DONNA, Texas (Border Report) — Homeland Security Secretary Alejandro Mayorkas returned to the controversial migrant processing center Friday in the South Texas border town of Donna, and for the first time in several visits spoke with news media after touring the facility.
Speaking to two dozen reporters in a covered outdoor recreational area lined with astroturf inside the sprawling processing center compound, Mayorkas repeatedly praised the Biden administration for reducing the number of unaccompanied migrant children in DHS care there.
He said the number of unaccompanied migrant children at the facility is now 334, which is down substantially from 3,700 on April 2. Mayorkas added that the average time children are being held is 24 hours, down from 133 hours on March 28 at the height of the recent immigration surge from Mexico into South Texas.
He called it a “dramatic change” and said it is possible due to enhanced partnerships between several government agencies, such as the U.S. Border Patrol; Federal Emergency Management Agency (FEMA); U.S. Immigration and Customs Enforcement (ICE); and the U.S. Department of Health and Human Services (HHS).
“The president directed an all-of-government approach and we have certainly accomplished that,” Mayorkas said. But he added they are just getting started.
“The plan will take time to execute and it will be difficult to do so but this is what we do: We do the difficult work. We know how to do it,” Mayorkas said.
Mayorkas was joined on Friday by five Democratic congresswomen, including two from Texas, who pledged to take back to Congress what they saw on Friday.
U.S. Rep. Nanette Barragán, of California, said she last toured the facility three weeks ago when there were over 2,200 unaccompanied migrant youth and families packed into a few tents, with little social distancing despite the ongoing coronavirus pandemic.
After touring on Friday, she called it a “remarkable difference.”
Barragán said signs have been placed explaining to children their rights: to make a phone call, to ask for food or other needs.
“It’s great to see that the administration and the secretary is here on the ground and willing to listen to what needs to happen,” Barragán said.
Border Report asked Mayorkas if the 334 children in custody were all the unaccompanied migrant youth on the compound, or if there were children in other tents on the compound under the care of HHS officials.
He answered: “The numbers I provided with respect to the children who are here in the Donna facility is an accurate representation of the number of children who are here in the Donna facility.”
Earlier this week, U.S. Rep. Henry Cuellar, a Democrat who is vice chairman of the House Appropriations Homeland Security, said many of the unaccompanied migrant youth have been moved from Border Patrol-run tents to HHS-run tents on the same site.
“All they’re doing is they’re moving kids from one tent to the other tent and saying, ‘Oh, they’re not in the Border Patrol (custody),’ but they’re right next door,” Cuellar said. “They’re just next door in HHS.”
A Border Patrol spokeswoman told Border Report after Friday’s news conference that the current facility has two sections — called Donna 1, and Donna 2. And they are building a Donna 3 section, which will be partitioned off with a fence and have a separate gate and that area will be run by HHS.
We have reached out to HHS for clarification and will update this story if information is received.

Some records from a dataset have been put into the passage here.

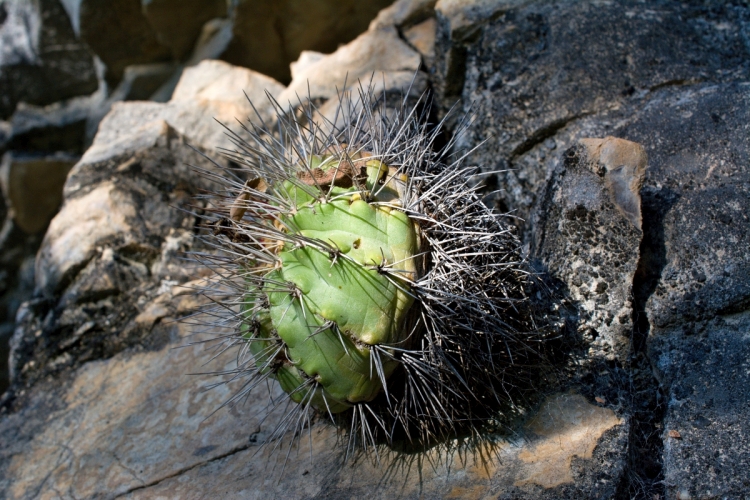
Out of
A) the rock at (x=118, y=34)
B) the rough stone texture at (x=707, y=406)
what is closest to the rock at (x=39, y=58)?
the rock at (x=118, y=34)

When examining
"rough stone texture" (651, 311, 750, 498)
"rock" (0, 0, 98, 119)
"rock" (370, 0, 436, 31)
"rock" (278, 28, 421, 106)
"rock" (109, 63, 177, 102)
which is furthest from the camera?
"rock" (0, 0, 98, 119)

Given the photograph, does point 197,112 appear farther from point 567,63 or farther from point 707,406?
point 707,406

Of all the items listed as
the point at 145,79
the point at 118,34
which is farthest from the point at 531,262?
the point at 118,34

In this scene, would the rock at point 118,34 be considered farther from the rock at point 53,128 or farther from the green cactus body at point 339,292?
the green cactus body at point 339,292

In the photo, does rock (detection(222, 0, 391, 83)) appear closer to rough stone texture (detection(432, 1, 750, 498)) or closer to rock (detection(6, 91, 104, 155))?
rough stone texture (detection(432, 1, 750, 498))

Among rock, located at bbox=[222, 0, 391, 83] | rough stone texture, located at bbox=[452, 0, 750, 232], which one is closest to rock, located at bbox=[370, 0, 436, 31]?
rock, located at bbox=[222, 0, 391, 83]

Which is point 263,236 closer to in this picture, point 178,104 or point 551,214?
point 551,214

A Border Patrol station is no place for a child.”DHS Secretary Alejandro Mayorkas
But Mayorkas was clear in his remarks that he believes the children are safer and better cared for in HHS custody, because that agency is set up for the needs of youth.

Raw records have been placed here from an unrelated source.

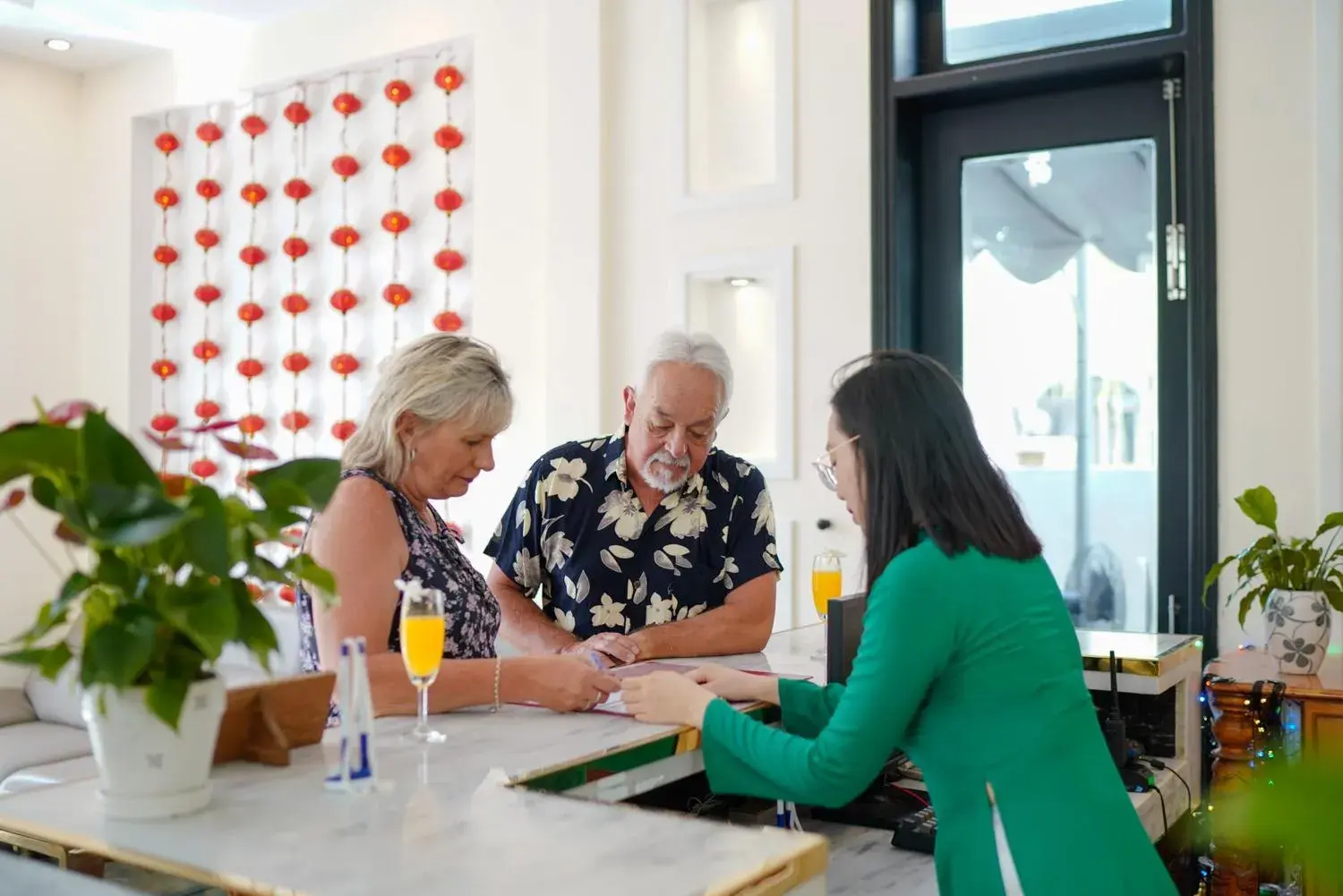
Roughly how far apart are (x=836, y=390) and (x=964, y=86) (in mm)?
2540

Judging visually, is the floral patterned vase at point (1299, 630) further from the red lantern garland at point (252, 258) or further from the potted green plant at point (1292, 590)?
the red lantern garland at point (252, 258)

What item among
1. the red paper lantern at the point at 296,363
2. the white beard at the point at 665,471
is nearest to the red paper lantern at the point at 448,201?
the red paper lantern at the point at 296,363

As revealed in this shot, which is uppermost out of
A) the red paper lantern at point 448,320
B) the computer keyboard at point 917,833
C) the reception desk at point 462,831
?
the red paper lantern at point 448,320

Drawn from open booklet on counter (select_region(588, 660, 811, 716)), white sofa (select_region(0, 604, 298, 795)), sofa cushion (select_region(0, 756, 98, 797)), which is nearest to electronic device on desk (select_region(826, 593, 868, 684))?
open booklet on counter (select_region(588, 660, 811, 716))

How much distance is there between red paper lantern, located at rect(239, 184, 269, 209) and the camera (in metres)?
5.64

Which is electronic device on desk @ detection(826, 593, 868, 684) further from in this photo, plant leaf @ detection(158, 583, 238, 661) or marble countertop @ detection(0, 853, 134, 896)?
marble countertop @ detection(0, 853, 134, 896)

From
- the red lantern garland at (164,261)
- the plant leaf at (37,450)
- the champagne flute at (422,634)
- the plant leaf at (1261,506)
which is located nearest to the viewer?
the plant leaf at (37,450)

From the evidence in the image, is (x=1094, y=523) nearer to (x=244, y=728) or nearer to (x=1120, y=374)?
(x=1120, y=374)

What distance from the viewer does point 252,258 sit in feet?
18.6

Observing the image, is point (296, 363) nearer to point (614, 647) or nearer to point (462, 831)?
point (614, 647)

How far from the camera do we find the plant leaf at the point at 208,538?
3.84ft

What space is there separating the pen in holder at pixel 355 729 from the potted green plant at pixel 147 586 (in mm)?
120

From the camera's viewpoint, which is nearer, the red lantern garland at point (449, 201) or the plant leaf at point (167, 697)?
the plant leaf at point (167, 697)

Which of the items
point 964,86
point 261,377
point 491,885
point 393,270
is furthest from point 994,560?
point 261,377
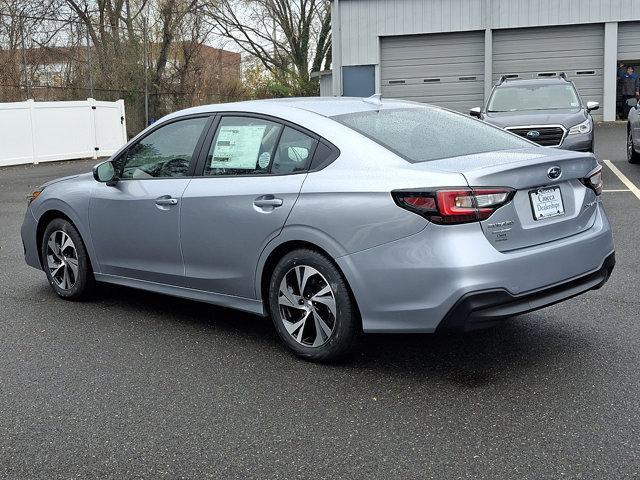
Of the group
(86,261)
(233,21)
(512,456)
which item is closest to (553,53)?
(233,21)

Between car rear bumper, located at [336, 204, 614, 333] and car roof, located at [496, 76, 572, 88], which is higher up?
car roof, located at [496, 76, 572, 88]

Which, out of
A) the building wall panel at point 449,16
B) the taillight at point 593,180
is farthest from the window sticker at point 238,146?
the building wall panel at point 449,16

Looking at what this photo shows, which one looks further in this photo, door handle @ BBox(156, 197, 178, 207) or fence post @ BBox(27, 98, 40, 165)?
fence post @ BBox(27, 98, 40, 165)

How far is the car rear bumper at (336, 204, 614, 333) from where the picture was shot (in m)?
4.09

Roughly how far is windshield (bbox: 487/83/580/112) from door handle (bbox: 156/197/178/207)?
30.4ft

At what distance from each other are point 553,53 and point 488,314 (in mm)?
26710

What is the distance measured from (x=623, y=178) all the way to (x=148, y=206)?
10175mm

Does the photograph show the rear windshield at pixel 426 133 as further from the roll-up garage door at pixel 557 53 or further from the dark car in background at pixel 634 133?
the roll-up garage door at pixel 557 53

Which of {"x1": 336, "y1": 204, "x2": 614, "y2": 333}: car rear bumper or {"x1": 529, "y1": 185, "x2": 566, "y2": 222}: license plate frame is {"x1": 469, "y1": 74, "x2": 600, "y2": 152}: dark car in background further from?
{"x1": 336, "y1": 204, "x2": 614, "y2": 333}: car rear bumper

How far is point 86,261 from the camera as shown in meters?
6.32

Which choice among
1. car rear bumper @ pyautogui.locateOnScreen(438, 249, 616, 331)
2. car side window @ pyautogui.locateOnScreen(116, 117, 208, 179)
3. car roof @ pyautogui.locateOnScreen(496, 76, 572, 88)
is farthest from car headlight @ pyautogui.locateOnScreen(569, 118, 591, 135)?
car rear bumper @ pyautogui.locateOnScreen(438, 249, 616, 331)

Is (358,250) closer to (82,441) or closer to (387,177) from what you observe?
(387,177)

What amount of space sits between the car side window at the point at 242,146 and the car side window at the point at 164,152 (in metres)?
0.22

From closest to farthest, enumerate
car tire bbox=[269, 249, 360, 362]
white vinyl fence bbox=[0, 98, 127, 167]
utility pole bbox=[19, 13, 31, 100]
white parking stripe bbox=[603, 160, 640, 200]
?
car tire bbox=[269, 249, 360, 362] → white parking stripe bbox=[603, 160, 640, 200] → white vinyl fence bbox=[0, 98, 127, 167] → utility pole bbox=[19, 13, 31, 100]
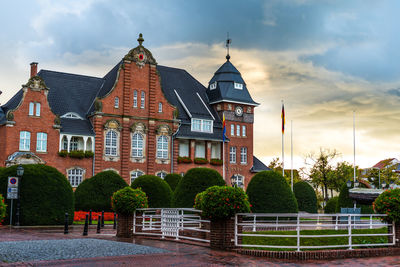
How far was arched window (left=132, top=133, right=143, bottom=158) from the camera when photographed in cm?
5369

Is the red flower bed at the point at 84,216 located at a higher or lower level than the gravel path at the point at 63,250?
lower

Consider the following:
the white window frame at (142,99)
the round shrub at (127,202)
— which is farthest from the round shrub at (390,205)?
the white window frame at (142,99)

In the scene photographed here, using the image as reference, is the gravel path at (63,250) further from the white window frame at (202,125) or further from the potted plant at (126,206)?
the white window frame at (202,125)

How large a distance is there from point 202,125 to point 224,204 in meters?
42.2

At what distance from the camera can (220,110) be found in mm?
61188

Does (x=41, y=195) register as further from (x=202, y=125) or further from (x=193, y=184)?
(x=202, y=125)

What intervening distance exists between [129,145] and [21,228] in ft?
86.2

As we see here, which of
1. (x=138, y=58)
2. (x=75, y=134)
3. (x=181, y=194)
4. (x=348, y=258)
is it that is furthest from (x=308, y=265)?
(x=138, y=58)

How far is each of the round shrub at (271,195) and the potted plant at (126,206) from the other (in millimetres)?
12128

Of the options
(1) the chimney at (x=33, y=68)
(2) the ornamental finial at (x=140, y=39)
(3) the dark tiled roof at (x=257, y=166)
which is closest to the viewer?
(1) the chimney at (x=33, y=68)

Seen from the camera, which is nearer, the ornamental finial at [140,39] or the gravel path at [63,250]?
the gravel path at [63,250]

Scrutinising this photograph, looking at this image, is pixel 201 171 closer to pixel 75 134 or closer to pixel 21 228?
pixel 21 228

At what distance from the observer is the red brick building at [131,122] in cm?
4753

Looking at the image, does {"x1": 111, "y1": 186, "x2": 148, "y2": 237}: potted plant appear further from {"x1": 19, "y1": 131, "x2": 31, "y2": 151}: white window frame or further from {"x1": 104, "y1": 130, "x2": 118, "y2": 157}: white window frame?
{"x1": 104, "y1": 130, "x2": 118, "y2": 157}: white window frame
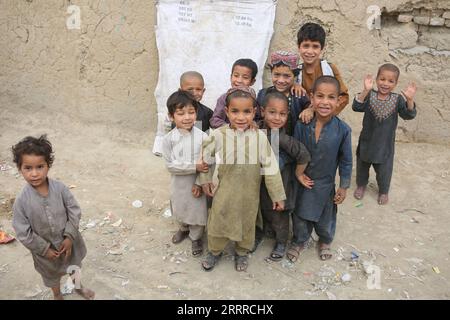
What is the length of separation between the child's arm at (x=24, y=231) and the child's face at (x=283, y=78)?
167 centimetres

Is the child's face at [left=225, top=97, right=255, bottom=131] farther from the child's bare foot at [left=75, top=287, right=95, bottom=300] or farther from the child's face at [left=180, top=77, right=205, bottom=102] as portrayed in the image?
the child's bare foot at [left=75, top=287, right=95, bottom=300]

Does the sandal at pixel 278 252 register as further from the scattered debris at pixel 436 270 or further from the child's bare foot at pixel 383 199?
the child's bare foot at pixel 383 199

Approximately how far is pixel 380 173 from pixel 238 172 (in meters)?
1.53

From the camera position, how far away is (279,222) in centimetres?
290

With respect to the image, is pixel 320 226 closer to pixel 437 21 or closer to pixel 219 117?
pixel 219 117

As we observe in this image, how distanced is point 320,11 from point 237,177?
7.19ft

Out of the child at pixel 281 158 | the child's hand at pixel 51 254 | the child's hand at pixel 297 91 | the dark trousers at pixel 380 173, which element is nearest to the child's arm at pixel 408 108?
the dark trousers at pixel 380 173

“We have re-engineered the process for the treatment of unaccompanied children and the transfer of them to Health and Human Services shelters where they belong,” Mayorkas said. “A Border Patrol station is no place for a child.”

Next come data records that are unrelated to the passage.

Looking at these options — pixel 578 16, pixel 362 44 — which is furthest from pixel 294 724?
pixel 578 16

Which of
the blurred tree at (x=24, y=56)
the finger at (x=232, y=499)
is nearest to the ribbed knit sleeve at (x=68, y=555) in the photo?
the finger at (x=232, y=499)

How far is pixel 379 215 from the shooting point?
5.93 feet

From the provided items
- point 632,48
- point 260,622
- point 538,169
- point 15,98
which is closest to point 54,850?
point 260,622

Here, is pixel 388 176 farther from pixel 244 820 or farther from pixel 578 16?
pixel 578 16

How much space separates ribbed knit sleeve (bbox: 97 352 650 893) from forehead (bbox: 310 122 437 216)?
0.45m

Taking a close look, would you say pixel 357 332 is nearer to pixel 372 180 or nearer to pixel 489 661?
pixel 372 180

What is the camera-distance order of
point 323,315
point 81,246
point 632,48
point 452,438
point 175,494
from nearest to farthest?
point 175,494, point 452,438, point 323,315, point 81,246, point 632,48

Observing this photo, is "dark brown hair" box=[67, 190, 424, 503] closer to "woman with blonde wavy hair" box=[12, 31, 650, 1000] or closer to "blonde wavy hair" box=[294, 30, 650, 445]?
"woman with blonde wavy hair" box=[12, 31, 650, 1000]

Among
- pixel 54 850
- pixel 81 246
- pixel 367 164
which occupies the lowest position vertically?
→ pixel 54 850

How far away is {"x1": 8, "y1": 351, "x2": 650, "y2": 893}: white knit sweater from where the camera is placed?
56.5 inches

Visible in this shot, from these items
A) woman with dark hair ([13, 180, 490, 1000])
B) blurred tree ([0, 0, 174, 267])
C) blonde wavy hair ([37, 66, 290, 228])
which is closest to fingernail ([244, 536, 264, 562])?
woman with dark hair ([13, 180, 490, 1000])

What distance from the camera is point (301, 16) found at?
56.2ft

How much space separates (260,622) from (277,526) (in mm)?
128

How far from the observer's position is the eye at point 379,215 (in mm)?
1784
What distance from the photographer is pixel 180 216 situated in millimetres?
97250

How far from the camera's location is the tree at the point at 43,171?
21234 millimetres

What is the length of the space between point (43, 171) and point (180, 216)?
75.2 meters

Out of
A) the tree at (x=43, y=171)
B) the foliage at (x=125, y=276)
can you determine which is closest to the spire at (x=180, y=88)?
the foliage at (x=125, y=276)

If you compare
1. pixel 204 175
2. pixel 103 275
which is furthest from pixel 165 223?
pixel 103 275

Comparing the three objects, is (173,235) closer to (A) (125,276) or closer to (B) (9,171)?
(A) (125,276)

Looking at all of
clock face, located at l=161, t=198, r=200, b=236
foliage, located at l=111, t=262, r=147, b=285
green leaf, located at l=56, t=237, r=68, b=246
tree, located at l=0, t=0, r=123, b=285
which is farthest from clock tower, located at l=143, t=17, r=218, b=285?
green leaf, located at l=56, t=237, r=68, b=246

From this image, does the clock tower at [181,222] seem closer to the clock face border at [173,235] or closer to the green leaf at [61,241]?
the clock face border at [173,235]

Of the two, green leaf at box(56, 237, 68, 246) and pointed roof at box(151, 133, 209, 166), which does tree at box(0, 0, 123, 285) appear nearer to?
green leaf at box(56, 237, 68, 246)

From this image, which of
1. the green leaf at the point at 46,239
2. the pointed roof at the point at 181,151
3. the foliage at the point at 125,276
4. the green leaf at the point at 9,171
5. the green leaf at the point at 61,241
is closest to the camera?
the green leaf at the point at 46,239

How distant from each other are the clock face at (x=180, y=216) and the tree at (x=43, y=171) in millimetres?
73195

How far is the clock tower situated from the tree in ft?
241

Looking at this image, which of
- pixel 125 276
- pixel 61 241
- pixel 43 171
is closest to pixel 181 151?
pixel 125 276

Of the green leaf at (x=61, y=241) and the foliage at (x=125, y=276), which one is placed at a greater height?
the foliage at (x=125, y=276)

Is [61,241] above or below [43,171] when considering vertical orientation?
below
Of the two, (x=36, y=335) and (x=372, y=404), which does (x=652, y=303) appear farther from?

U.S. Rep. Lucille Roybal-Allard, of California, chairwoman of the House Appropriations Homeland Security Subcommittee, said coordination between Border Patrol and HHS’s Office of Refugee Resettlement previously “did not exist.” And not only are those agencies now working together to quickly sort and process the children, but FEMA officials also are on-site helping.
Last month, the federal government put a call out encouraging all federal workers to sign up for up to 120 days of helping in processing centers with migrant youth.
In addition, Roybal-Allard said “some of the barriers” that had held up reunifications between children and their parents “is moving much more smoothly because under the secretary’s guidance we now have these coordinated efforst between the various agencies that had not existed.””
But she added: “There still needs to be a lot done.”
And along with her colleagues lined up beside Mayorkas, Roybal-Allard urged Congress to work across the aisle to pass comprehensive immigration reform to stop the flow of “irregular immigration.”
Rep. Linda Sánchez, of California, is the sponsor of Biden’s U.S. Citizenship Act, which offers pathways to citizenship for millions of migrants and is currently stalled in a divided Congress.
U.S. Rep. Veronica Escobar said border towns like her hometown of El Paso, Texas, tend to get a bad rap and too much focus during immigration surges. And she criticized the mostly Republican-led congressional delegations that have been touring border areas recently in West Texas and South Texas since March.
“The crisis has been our inability to adequately manage vulnerable populations,” Escobar said. “And an unwillingness by some to pass laws.”